*WHAT THE EXERCISE ASKS*: Pull out every line in the records below that contains the word "image".

*MATERIAL*:
========================
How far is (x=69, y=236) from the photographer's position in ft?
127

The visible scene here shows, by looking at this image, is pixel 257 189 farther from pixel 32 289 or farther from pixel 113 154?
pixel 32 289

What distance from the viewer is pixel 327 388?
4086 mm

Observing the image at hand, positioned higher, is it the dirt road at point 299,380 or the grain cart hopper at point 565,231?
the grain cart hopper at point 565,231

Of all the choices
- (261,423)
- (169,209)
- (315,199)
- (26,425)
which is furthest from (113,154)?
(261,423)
========================
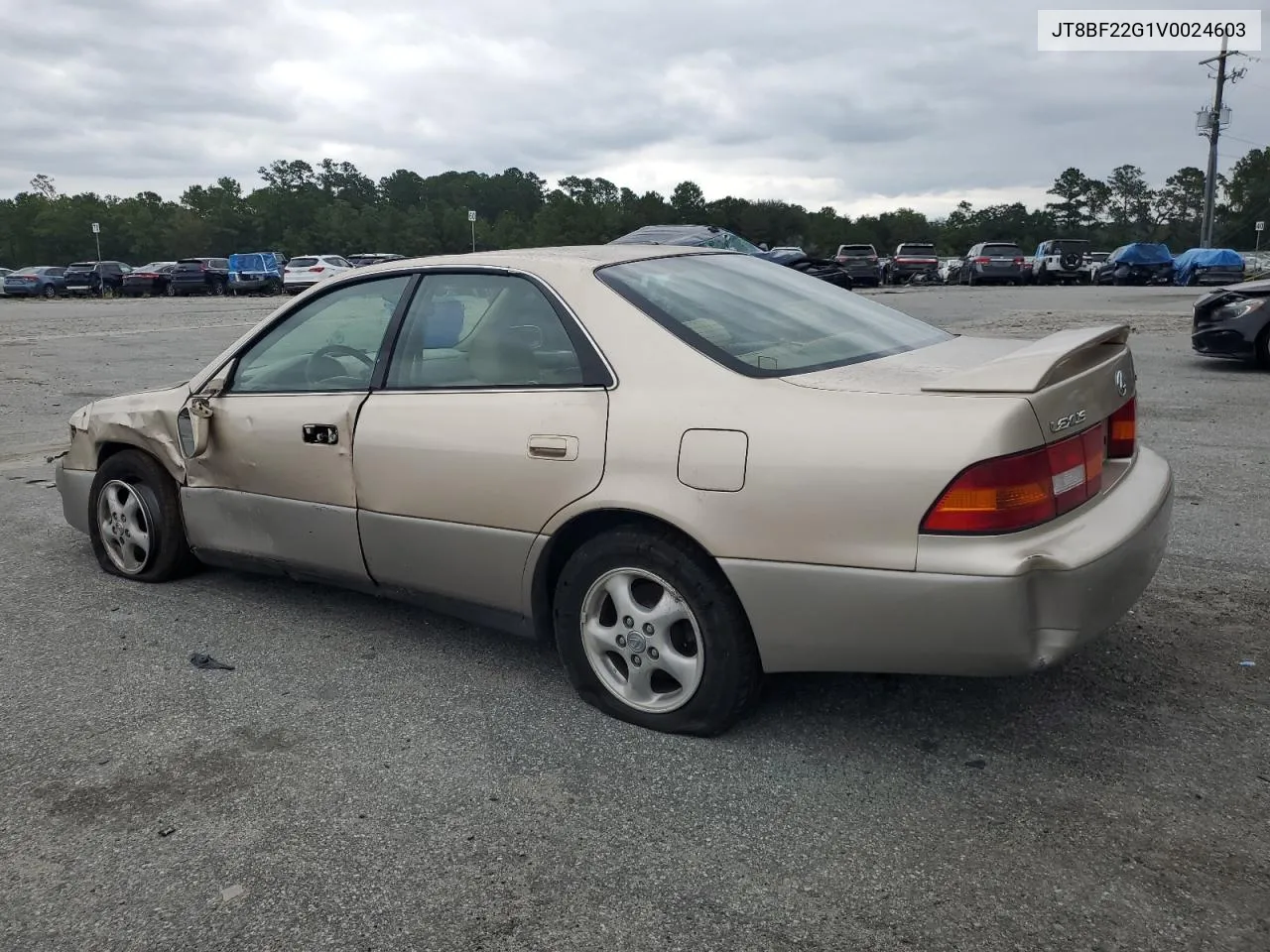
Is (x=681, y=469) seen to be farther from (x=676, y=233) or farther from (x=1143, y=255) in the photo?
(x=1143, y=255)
========================
*REPLY*:
The visible scene here shows, by looking at this image, is pixel 257 189 farther from pixel 32 289 or farther from pixel 113 154?
Observing the image at hand, positioned higher, is it the dirt road at point 299,380 or the grain cart hopper at point 565,231?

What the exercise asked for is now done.